No mês de agosto, eu expedi propostas para a publicação do "THE LIBERATOR" na cidade de Washington; mas a iniciativa, embora aplaudida em diferentes partes do país, foi paralisada pela indiferença pública. Desde aquele período, a mudança do Genius of Universal Emancipation1 para a Sede do Governo tornou menos imperioso o estabelecimento de um periódico similar naquela região.

Durante minha recente excursão com o propósito de excitar as mentes das pessoas através de uma série de discursos sobre o tema da escravidão, todos os lugares que visitei deram-me clara evidência de que nos estados livres ocorreria uma maior revolução na opinião pública - e particularmente na Nova Inglaterra - do que nos estados do sul. Eu vi que o menosprezo era mais amargo, que a oposição era mais ativa, que a difamação era mais implacável, que o preconceito era mais contumaz e que a apatia era mais arraigada neles do que entre os próprios donos de escravos. Evidentemente havia exceções individuais à regra. Esse estado de coisas me afligiu, mas não me desencorajou. Eu me determinei, a todo custo, a levantar o estandarte da emancipação aos olhos da nação, às vistas do Bunker Hill2 e no nascedouro da liberdade. O estandarte está agora aberto; e que por muito tempo ele possa pairar, imune às deteriorações do tempo ou aos mísseis de um adversário desesperado - sim, até que todo grilhão seja destruído e todo escravo libertado! Que tremam os opressores do sul; que tremam seus cúmplices secretos; que tremam seus apologistas do norte; que tremam todos os inimigos dos negros perseguidos.

Eu julgo que a publicação de meu folheto original seja desnecessária, uma vez que ele obteve ampla circulação. Os princípios nele contidos serão firmemente seguidos neste jornal, a não ser pelo fato de que eu não me alinharei como partidário de homem nenhum. Ao defender a grande causa dos direitos humanos, eu desejo conseguir o apoio de todas as religiões e de todos os partidos.

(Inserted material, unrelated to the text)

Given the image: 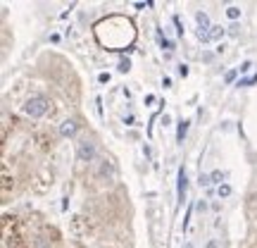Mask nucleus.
I'll return each mask as SVG.
<instances>
[{"label":"nucleus","mask_w":257,"mask_h":248,"mask_svg":"<svg viewBox=\"0 0 257 248\" xmlns=\"http://www.w3.org/2000/svg\"><path fill=\"white\" fill-rule=\"evenodd\" d=\"M224 79H226V84H231L233 79H236V69H231V72H226V76H224Z\"/></svg>","instance_id":"nucleus-17"},{"label":"nucleus","mask_w":257,"mask_h":248,"mask_svg":"<svg viewBox=\"0 0 257 248\" xmlns=\"http://www.w3.org/2000/svg\"><path fill=\"white\" fill-rule=\"evenodd\" d=\"M224 34H226V29L224 27H212L210 29V41H219Z\"/></svg>","instance_id":"nucleus-8"},{"label":"nucleus","mask_w":257,"mask_h":248,"mask_svg":"<svg viewBox=\"0 0 257 248\" xmlns=\"http://www.w3.org/2000/svg\"><path fill=\"white\" fill-rule=\"evenodd\" d=\"M95 36L105 48L110 50H124L126 46L134 43L136 38V31H134V24L124 17H107L95 24Z\"/></svg>","instance_id":"nucleus-1"},{"label":"nucleus","mask_w":257,"mask_h":248,"mask_svg":"<svg viewBox=\"0 0 257 248\" xmlns=\"http://www.w3.org/2000/svg\"><path fill=\"white\" fill-rule=\"evenodd\" d=\"M169 122H172V117H169V115H162V127H169Z\"/></svg>","instance_id":"nucleus-23"},{"label":"nucleus","mask_w":257,"mask_h":248,"mask_svg":"<svg viewBox=\"0 0 257 248\" xmlns=\"http://www.w3.org/2000/svg\"><path fill=\"white\" fill-rule=\"evenodd\" d=\"M195 22H198V29H200V31H210V17H207V15H205V12H198V15H195Z\"/></svg>","instance_id":"nucleus-7"},{"label":"nucleus","mask_w":257,"mask_h":248,"mask_svg":"<svg viewBox=\"0 0 257 248\" xmlns=\"http://www.w3.org/2000/svg\"><path fill=\"white\" fill-rule=\"evenodd\" d=\"M250 67H252V62H248V60H245V62L240 64V72H250Z\"/></svg>","instance_id":"nucleus-18"},{"label":"nucleus","mask_w":257,"mask_h":248,"mask_svg":"<svg viewBox=\"0 0 257 248\" xmlns=\"http://www.w3.org/2000/svg\"><path fill=\"white\" fill-rule=\"evenodd\" d=\"M188 127H191V122H188V120L179 122V129H176V143H184L186 134H188Z\"/></svg>","instance_id":"nucleus-6"},{"label":"nucleus","mask_w":257,"mask_h":248,"mask_svg":"<svg viewBox=\"0 0 257 248\" xmlns=\"http://www.w3.org/2000/svg\"><path fill=\"white\" fill-rule=\"evenodd\" d=\"M50 108V101H48L46 96H31L27 103H24V115L31 117V120H38V117H43Z\"/></svg>","instance_id":"nucleus-2"},{"label":"nucleus","mask_w":257,"mask_h":248,"mask_svg":"<svg viewBox=\"0 0 257 248\" xmlns=\"http://www.w3.org/2000/svg\"><path fill=\"white\" fill-rule=\"evenodd\" d=\"M98 81H100V84H107V81H110V74H105V72H102L100 76H98Z\"/></svg>","instance_id":"nucleus-19"},{"label":"nucleus","mask_w":257,"mask_h":248,"mask_svg":"<svg viewBox=\"0 0 257 248\" xmlns=\"http://www.w3.org/2000/svg\"><path fill=\"white\" fill-rule=\"evenodd\" d=\"M157 41H160V46H162V48L172 50V41H167V38L162 36V31H160V29H157Z\"/></svg>","instance_id":"nucleus-10"},{"label":"nucleus","mask_w":257,"mask_h":248,"mask_svg":"<svg viewBox=\"0 0 257 248\" xmlns=\"http://www.w3.org/2000/svg\"><path fill=\"white\" fill-rule=\"evenodd\" d=\"M131 69V62H128V57H121L119 60V72H128Z\"/></svg>","instance_id":"nucleus-13"},{"label":"nucleus","mask_w":257,"mask_h":248,"mask_svg":"<svg viewBox=\"0 0 257 248\" xmlns=\"http://www.w3.org/2000/svg\"><path fill=\"white\" fill-rule=\"evenodd\" d=\"M162 86H165V89H169V86H172V79H169V76H165V79H162Z\"/></svg>","instance_id":"nucleus-24"},{"label":"nucleus","mask_w":257,"mask_h":248,"mask_svg":"<svg viewBox=\"0 0 257 248\" xmlns=\"http://www.w3.org/2000/svg\"><path fill=\"white\" fill-rule=\"evenodd\" d=\"M217 193H219L221 198H226V196H231V186L229 184H221L219 189H217Z\"/></svg>","instance_id":"nucleus-12"},{"label":"nucleus","mask_w":257,"mask_h":248,"mask_svg":"<svg viewBox=\"0 0 257 248\" xmlns=\"http://www.w3.org/2000/svg\"><path fill=\"white\" fill-rule=\"evenodd\" d=\"M186 189H188V177H186V170L181 167L179 175H176V196H179V203L184 205L186 201Z\"/></svg>","instance_id":"nucleus-4"},{"label":"nucleus","mask_w":257,"mask_h":248,"mask_svg":"<svg viewBox=\"0 0 257 248\" xmlns=\"http://www.w3.org/2000/svg\"><path fill=\"white\" fill-rule=\"evenodd\" d=\"M229 34H231V36H238V27H236V24H231V27H229Z\"/></svg>","instance_id":"nucleus-22"},{"label":"nucleus","mask_w":257,"mask_h":248,"mask_svg":"<svg viewBox=\"0 0 257 248\" xmlns=\"http://www.w3.org/2000/svg\"><path fill=\"white\" fill-rule=\"evenodd\" d=\"M76 129H79V124H76V120H67L62 122V127H60V134H62L64 138H69L76 134Z\"/></svg>","instance_id":"nucleus-5"},{"label":"nucleus","mask_w":257,"mask_h":248,"mask_svg":"<svg viewBox=\"0 0 257 248\" xmlns=\"http://www.w3.org/2000/svg\"><path fill=\"white\" fill-rule=\"evenodd\" d=\"M184 248H193V243H191V241H188V243H184Z\"/></svg>","instance_id":"nucleus-26"},{"label":"nucleus","mask_w":257,"mask_h":248,"mask_svg":"<svg viewBox=\"0 0 257 248\" xmlns=\"http://www.w3.org/2000/svg\"><path fill=\"white\" fill-rule=\"evenodd\" d=\"M207 248H217V243H214V241H210V243H207Z\"/></svg>","instance_id":"nucleus-25"},{"label":"nucleus","mask_w":257,"mask_h":248,"mask_svg":"<svg viewBox=\"0 0 257 248\" xmlns=\"http://www.w3.org/2000/svg\"><path fill=\"white\" fill-rule=\"evenodd\" d=\"M210 179H212V184H219L221 186V182L226 179V172H221V170H214L210 175Z\"/></svg>","instance_id":"nucleus-9"},{"label":"nucleus","mask_w":257,"mask_h":248,"mask_svg":"<svg viewBox=\"0 0 257 248\" xmlns=\"http://www.w3.org/2000/svg\"><path fill=\"white\" fill-rule=\"evenodd\" d=\"M198 184H200V186H210L212 184L210 175H202V172H200V177H198Z\"/></svg>","instance_id":"nucleus-14"},{"label":"nucleus","mask_w":257,"mask_h":248,"mask_svg":"<svg viewBox=\"0 0 257 248\" xmlns=\"http://www.w3.org/2000/svg\"><path fill=\"white\" fill-rule=\"evenodd\" d=\"M76 157L81 160V162H91L93 157H95V143L88 141V138H83L76 143Z\"/></svg>","instance_id":"nucleus-3"},{"label":"nucleus","mask_w":257,"mask_h":248,"mask_svg":"<svg viewBox=\"0 0 257 248\" xmlns=\"http://www.w3.org/2000/svg\"><path fill=\"white\" fill-rule=\"evenodd\" d=\"M205 208H207V203H205V201H198V203H195V210H205Z\"/></svg>","instance_id":"nucleus-20"},{"label":"nucleus","mask_w":257,"mask_h":248,"mask_svg":"<svg viewBox=\"0 0 257 248\" xmlns=\"http://www.w3.org/2000/svg\"><path fill=\"white\" fill-rule=\"evenodd\" d=\"M179 74H181V76H188V67H186V64H179Z\"/></svg>","instance_id":"nucleus-21"},{"label":"nucleus","mask_w":257,"mask_h":248,"mask_svg":"<svg viewBox=\"0 0 257 248\" xmlns=\"http://www.w3.org/2000/svg\"><path fill=\"white\" fill-rule=\"evenodd\" d=\"M174 27H176V34H179V36H184L186 29H184V24H181V19L179 17H174Z\"/></svg>","instance_id":"nucleus-15"},{"label":"nucleus","mask_w":257,"mask_h":248,"mask_svg":"<svg viewBox=\"0 0 257 248\" xmlns=\"http://www.w3.org/2000/svg\"><path fill=\"white\" fill-rule=\"evenodd\" d=\"M255 81H257V74L255 76H248V79H240L238 86H250V84H255Z\"/></svg>","instance_id":"nucleus-16"},{"label":"nucleus","mask_w":257,"mask_h":248,"mask_svg":"<svg viewBox=\"0 0 257 248\" xmlns=\"http://www.w3.org/2000/svg\"><path fill=\"white\" fill-rule=\"evenodd\" d=\"M226 15H229V19H233V22H236V19L240 17V10L236 8V5H231V8H226Z\"/></svg>","instance_id":"nucleus-11"}]
</instances>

Concordando com a "verdade auto-evidente" contida na Declaração de Independência americana, de que "todos os homens são criados iguais e dotados pelo Criador de certos direitos inalienáveis - dentre os quais figuram a vida, a liberdade e a busca pela felicidade", eu lutarei pela imediata libertação de nossa população escrava. Na Igreja de Park Street, no dia 4 de julho de 1829, num discurso a respeito da escravidão, eu irrefletidamente ecoei a popular doutrina da abolição gradual. Aproveito esta oportunidade para fazer uma completa e inequívoca retratação e para, assim, publicamente pedir perdão a meu Deus, a meu país e a meus pobres irmãos escravos por ter externado um sentimento de tamanha timidez, injustiça e absurdidade. Uma similar retratação, de minha caneta, foi publicada no Genius of Universal Emancipation em Baltimore, em setembro de 1829. Minha consciência agora está satisfeita.

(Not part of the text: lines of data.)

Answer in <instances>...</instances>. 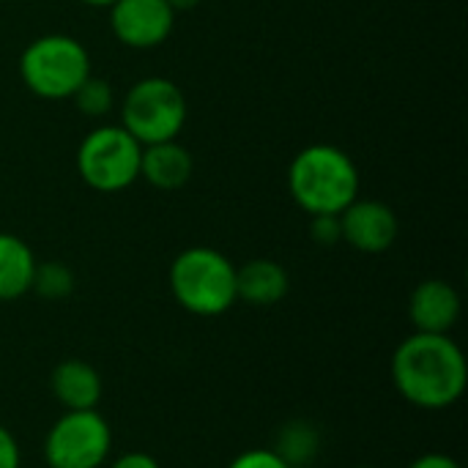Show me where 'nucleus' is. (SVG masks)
<instances>
[{
  "instance_id": "obj_19",
  "label": "nucleus",
  "mask_w": 468,
  "mask_h": 468,
  "mask_svg": "<svg viewBox=\"0 0 468 468\" xmlns=\"http://www.w3.org/2000/svg\"><path fill=\"white\" fill-rule=\"evenodd\" d=\"M310 236H313L315 244H324V247H332V244L343 241V236H340V214L310 217Z\"/></svg>"
},
{
  "instance_id": "obj_20",
  "label": "nucleus",
  "mask_w": 468,
  "mask_h": 468,
  "mask_svg": "<svg viewBox=\"0 0 468 468\" xmlns=\"http://www.w3.org/2000/svg\"><path fill=\"white\" fill-rule=\"evenodd\" d=\"M0 468H22V447L5 425H0Z\"/></svg>"
},
{
  "instance_id": "obj_22",
  "label": "nucleus",
  "mask_w": 468,
  "mask_h": 468,
  "mask_svg": "<svg viewBox=\"0 0 468 468\" xmlns=\"http://www.w3.org/2000/svg\"><path fill=\"white\" fill-rule=\"evenodd\" d=\"M409 468H463L452 455L447 452H425L420 458H414Z\"/></svg>"
},
{
  "instance_id": "obj_10",
  "label": "nucleus",
  "mask_w": 468,
  "mask_h": 468,
  "mask_svg": "<svg viewBox=\"0 0 468 468\" xmlns=\"http://www.w3.org/2000/svg\"><path fill=\"white\" fill-rule=\"evenodd\" d=\"M463 313L461 293L447 280H422L409 299V318L414 332L452 335Z\"/></svg>"
},
{
  "instance_id": "obj_9",
  "label": "nucleus",
  "mask_w": 468,
  "mask_h": 468,
  "mask_svg": "<svg viewBox=\"0 0 468 468\" xmlns=\"http://www.w3.org/2000/svg\"><path fill=\"white\" fill-rule=\"evenodd\" d=\"M398 233H400L398 214L381 200L356 197L340 214V236L356 252L381 255L398 241Z\"/></svg>"
},
{
  "instance_id": "obj_25",
  "label": "nucleus",
  "mask_w": 468,
  "mask_h": 468,
  "mask_svg": "<svg viewBox=\"0 0 468 468\" xmlns=\"http://www.w3.org/2000/svg\"><path fill=\"white\" fill-rule=\"evenodd\" d=\"M351 468H376V466H351Z\"/></svg>"
},
{
  "instance_id": "obj_1",
  "label": "nucleus",
  "mask_w": 468,
  "mask_h": 468,
  "mask_svg": "<svg viewBox=\"0 0 468 468\" xmlns=\"http://www.w3.org/2000/svg\"><path fill=\"white\" fill-rule=\"evenodd\" d=\"M389 373L398 395L420 411L452 409L468 384L466 354L450 335H409L395 348Z\"/></svg>"
},
{
  "instance_id": "obj_5",
  "label": "nucleus",
  "mask_w": 468,
  "mask_h": 468,
  "mask_svg": "<svg viewBox=\"0 0 468 468\" xmlns=\"http://www.w3.org/2000/svg\"><path fill=\"white\" fill-rule=\"evenodd\" d=\"M186 112V96L173 80L145 77L126 90L121 101V126L140 145H154L178 140Z\"/></svg>"
},
{
  "instance_id": "obj_8",
  "label": "nucleus",
  "mask_w": 468,
  "mask_h": 468,
  "mask_svg": "<svg viewBox=\"0 0 468 468\" xmlns=\"http://www.w3.org/2000/svg\"><path fill=\"white\" fill-rule=\"evenodd\" d=\"M176 11L167 0H115L110 5V27L115 38L132 49H154L173 33Z\"/></svg>"
},
{
  "instance_id": "obj_7",
  "label": "nucleus",
  "mask_w": 468,
  "mask_h": 468,
  "mask_svg": "<svg viewBox=\"0 0 468 468\" xmlns=\"http://www.w3.org/2000/svg\"><path fill=\"white\" fill-rule=\"evenodd\" d=\"M112 428L99 409L63 411L49 425L41 455L47 468H104L112 455Z\"/></svg>"
},
{
  "instance_id": "obj_17",
  "label": "nucleus",
  "mask_w": 468,
  "mask_h": 468,
  "mask_svg": "<svg viewBox=\"0 0 468 468\" xmlns=\"http://www.w3.org/2000/svg\"><path fill=\"white\" fill-rule=\"evenodd\" d=\"M77 110L88 118H104L115 107V90L104 77H88L71 96Z\"/></svg>"
},
{
  "instance_id": "obj_4",
  "label": "nucleus",
  "mask_w": 468,
  "mask_h": 468,
  "mask_svg": "<svg viewBox=\"0 0 468 468\" xmlns=\"http://www.w3.org/2000/svg\"><path fill=\"white\" fill-rule=\"evenodd\" d=\"M19 77L25 88L47 101H63L90 77V55L85 44L66 33L33 38L19 55Z\"/></svg>"
},
{
  "instance_id": "obj_13",
  "label": "nucleus",
  "mask_w": 468,
  "mask_h": 468,
  "mask_svg": "<svg viewBox=\"0 0 468 468\" xmlns=\"http://www.w3.org/2000/svg\"><path fill=\"white\" fill-rule=\"evenodd\" d=\"M192 170H195L192 154L178 140L143 145L140 178H145L154 189L176 192L192 178Z\"/></svg>"
},
{
  "instance_id": "obj_12",
  "label": "nucleus",
  "mask_w": 468,
  "mask_h": 468,
  "mask_svg": "<svg viewBox=\"0 0 468 468\" xmlns=\"http://www.w3.org/2000/svg\"><path fill=\"white\" fill-rule=\"evenodd\" d=\"M291 291L288 269L271 258H255L244 266H236V296L252 307H274Z\"/></svg>"
},
{
  "instance_id": "obj_3",
  "label": "nucleus",
  "mask_w": 468,
  "mask_h": 468,
  "mask_svg": "<svg viewBox=\"0 0 468 468\" xmlns=\"http://www.w3.org/2000/svg\"><path fill=\"white\" fill-rule=\"evenodd\" d=\"M170 293L197 318H219L236 302V266L214 247H189L170 263Z\"/></svg>"
},
{
  "instance_id": "obj_6",
  "label": "nucleus",
  "mask_w": 468,
  "mask_h": 468,
  "mask_svg": "<svg viewBox=\"0 0 468 468\" xmlns=\"http://www.w3.org/2000/svg\"><path fill=\"white\" fill-rule=\"evenodd\" d=\"M143 145L123 126H96L77 148L80 178L101 195L129 189L140 178Z\"/></svg>"
},
{
  "instance_id": "obj_18",
  "label": "nucleus",
  "mask_w": 468,
  "mask_h": 468,
  "mask_svg": "<svg viewBox=\"0 0 468 468\" xmlns=\"http://www.w3.org/2000/svg\"><path fill=\"white\" fill-rule=\"evenodd\" d=\"M225 468H293L285 458H280L271 447H252L239 452Z\"/></svg>"
},
{
  "instance_id": "obj_15",
  "label": "nucleus",
  "mask_w": 468,
  "mask_h": 468,
  "mask_svg": "<svg viewBox=\"0 0 468 468\" xmlns=\"http://www.w3.org/2000/svg\"><path fill=\"white\" fill-rule=\"evenodd\" d=\"M280 458H285L293 468L307 466L318 458L321 452V436L318 428L307 420H293L288 425H282L277 444L271 447Z\"/></svg>"
},
{
  "instance_id": "obj_24",
  "label": "nucleus",
  "mask_w": 468,
  "mask_h": 468,
  "mask_svg": "<svg viewBox=\"0 0 468 468\" xmlns=\"http://www.w3.org/2000/svg\"><path fill=\"white\" fill-rule=\"evenodd\" d=\"M80 3H85V5H93V8H110L115 0H80Z\"/></svg>"
},
{
  "instance_id": "obj_14",
  "label": "nucleus",
  "mask_w": 468,
  "mask_h": 468,
  "mask_svg": "<svg viewBox=\"0 0 468 468\" xmlns=\"http://www.w3.org/2000/svg\"><path fill=\"white\" fill-rule=\"evenodd\" d=\"M30 244L14 233H0V302H16L30 293L36 274Z\"/></svg>"
},
{
  "instance_id": "obj_11",
  "label": "nucleus",
  "mask_w": 468,
  "mask_h": 468,
  "mask_svg": "<svg viewBox=\"0 0 468 468\" xmlns=\"http://www.w3.org/2000/svg\"><path fill=\"white\" fill-rule=\"evenodd\" d=\"M49 392L63 411H88L99 409L104 395L101 373L85 359H63L49 376Z\"/></svg>"
},
{
  "instance_id": "obj_16",
  "label": "nucleus",
  "mask_w": 468,
  "mask_h": 468,
  "mask_svg": "<svg viewBox=\"0 0 468 468\" xmlns=\"http://www.w3.org/2000/svg\"><path fill=\"white\" fill-rule=\"evenodd\" d=\"M74 288H77V280L66 263H60V261L36 263L30 293H36L47 302H60V299H69L74 293Z\"/></svg>"
},
{
  "instance_id": "obj_23",
  "label": "nucleus",
  "mask_w": 468,
  "mask_h": 468,
  "mask_svg": "<svg viewBox=\"0 0 468 468\" xmlns=\"http://www.w3.org/2000/svg\"><path fill=\"white\" fill-rule=\"evenodd\" d=\"M170 3V8L178 14V11H192V8H197L200 5V0H167Z\"/></svg>"
},
{
  "instance_id": "obj_2",
  "label": "nucleus",
  "mask_w": 468,
  "mask_h": 468,
  "mask_svg": "<svg viewBox=\"0 0 468 468\" xmlns=\"http://www.w3.org/2000/svg\"><path fill=\"white\" fill-rule=\"evenodd\" d=\"M288 192L310 217L343 214L359 197V167L332 143L307 145L288 167Z\"/></svg>"
},
{
  "instance_id": "obj_21",
  "label": "nucleus",
  "mask_w": 468,
  "mask_h": 468,
  "mask_svg": "<svg viewBox=\"0 0 468 468\" xmlns=\"http://www.w3.org/2000/svg\"><path fill=\"white\" fill-rule=\"evenodd\" d=\"M107 468H162V463L151 452L129 450V452H121L118 458L107 461Z\"/></svg>"
}]
</instances>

Estou ciente de que muitos desaprovam a severidade de minha linguagem, mas não há motivo para severidade? Eu serei tão áspero quanto a verdade e tão inflexível quanto a justiça. Sobre este assunto, eu não desejo pensar, falar ou escrever com moderação. Não! Não! Diga a um homem cuja casa está pegando fogo para que ele dê um alarme moderado; diga a ele que resgate moderadamente sua esposa das mãos do estuprador; diga à mãe que gradualmente retire seu filho do fogo em que ele caiu - mas não me incite a usar a moderação numa causa como a presente. Eu estou seguro; eu não me equivocarei; eu não me desculparei; eu não recuarei uma polegada sequer; E EU SEREI OUVIDO. A apatia das pessoas é suficiente para fazer com que toda estátua caia de seu pedestal e para que se acelere a ressurreição dos mortos.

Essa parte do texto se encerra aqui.